Requirement
Please present the items below as a Markdown table with the columns Row and Line, numbering each row and leaving out any blank lines.

Extracted entries
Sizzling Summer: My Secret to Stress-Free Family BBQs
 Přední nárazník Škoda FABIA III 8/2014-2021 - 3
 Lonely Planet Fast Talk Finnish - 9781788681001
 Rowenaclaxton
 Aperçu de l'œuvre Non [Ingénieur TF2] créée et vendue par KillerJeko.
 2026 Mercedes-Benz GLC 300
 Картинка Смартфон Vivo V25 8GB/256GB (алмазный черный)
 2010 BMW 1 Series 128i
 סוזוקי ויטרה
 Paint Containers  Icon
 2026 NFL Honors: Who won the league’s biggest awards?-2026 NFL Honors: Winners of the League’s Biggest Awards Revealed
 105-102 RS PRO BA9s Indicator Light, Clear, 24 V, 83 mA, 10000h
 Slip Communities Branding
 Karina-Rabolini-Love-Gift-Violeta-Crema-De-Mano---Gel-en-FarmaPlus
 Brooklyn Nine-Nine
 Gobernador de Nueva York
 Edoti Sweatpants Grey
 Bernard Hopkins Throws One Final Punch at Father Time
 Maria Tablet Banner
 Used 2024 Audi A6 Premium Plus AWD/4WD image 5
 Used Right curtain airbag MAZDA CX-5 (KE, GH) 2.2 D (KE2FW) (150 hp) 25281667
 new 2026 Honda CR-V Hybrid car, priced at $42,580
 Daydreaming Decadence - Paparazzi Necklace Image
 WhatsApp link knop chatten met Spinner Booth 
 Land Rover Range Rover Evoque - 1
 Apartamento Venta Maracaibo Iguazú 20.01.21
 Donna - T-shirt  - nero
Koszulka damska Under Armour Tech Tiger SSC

Problem solution
| Row | Line |
|---|---|
| 1 | Sizzling Summer: My Secret to Stress-Free Family BBQs |
| 2 |  Přední nárazník Škoda FABIA III 8/2014-2021 - 3 |
| 3 |  Lonely Planet Fast Talk Finnish - 9781788681001 |
| 4 |  Rowenaclaxton |
| 5 |  Aperçu de l'œuvre Non [Ingénieur TF2] créée et vendue par KillerJeko. |
| 6 |  2026 Mercedes-Benz GLC 300 |
| 7 |  Картинка Смартфон Vivo V25 8GB/256GB (алмазный черный) |
| 8 |  2010 BMW 1 Series 128i |
| 9 |  סוזוקי ויטרה |
| 10 |  Paint Containers  Icon |
| 11 |  2026 NFL Honors: Who won the league’s biggest awards?-2026 NFL Honors: Winners of the League’s Biggest Awards Revealed |
| 12 |  105-102 RS PRO BA9s Indicator Light, Clear, 24 V, 83 mA, 10000h |
| 13 |  Slip Communities Branding |
| 14 |  Karina-Rabolini-Love-Gift-Violeta-Crema-De-Mano---Gel-en-FarmaPlus |
| 15 |  Brooklyn Nine-Nine |
| 16 |  Gobernador de Nueva York |
| 17 |  Edoti Sweatpants Grey |
| 18 |  Bernard Hopkins Throws One Final Punch at Father Time |
| 19 |  Maria Tablet Banner |
| 20 |  Used 2024 Audi A6 Premium Plus AWD/4WD image 5 |
| 21 |  Used Right curtain airbag MAZDA CX-5 (KE, GH) 2.2 D (KE2FW) (150 hp) 25281667 |
| 22 |  new 2026 Honda CR-V Hybrid car, priced at $42,580 |
| 23 |  Daydreaming Decadence - Paparazzi Necklace Image |
| 24 |  WhatsApp link knop chatten met Spinner Booth  |
| 25 |  Land Rover Range Rover Evoque - 1 |
| 26 |  Apartamento Venta Maracaibo Iguazú 20.01.21 |
| 27 |  Donna - T-shirt  - nero |
| 28 | Koszulka damska Under Armour Tech Tiger SSC |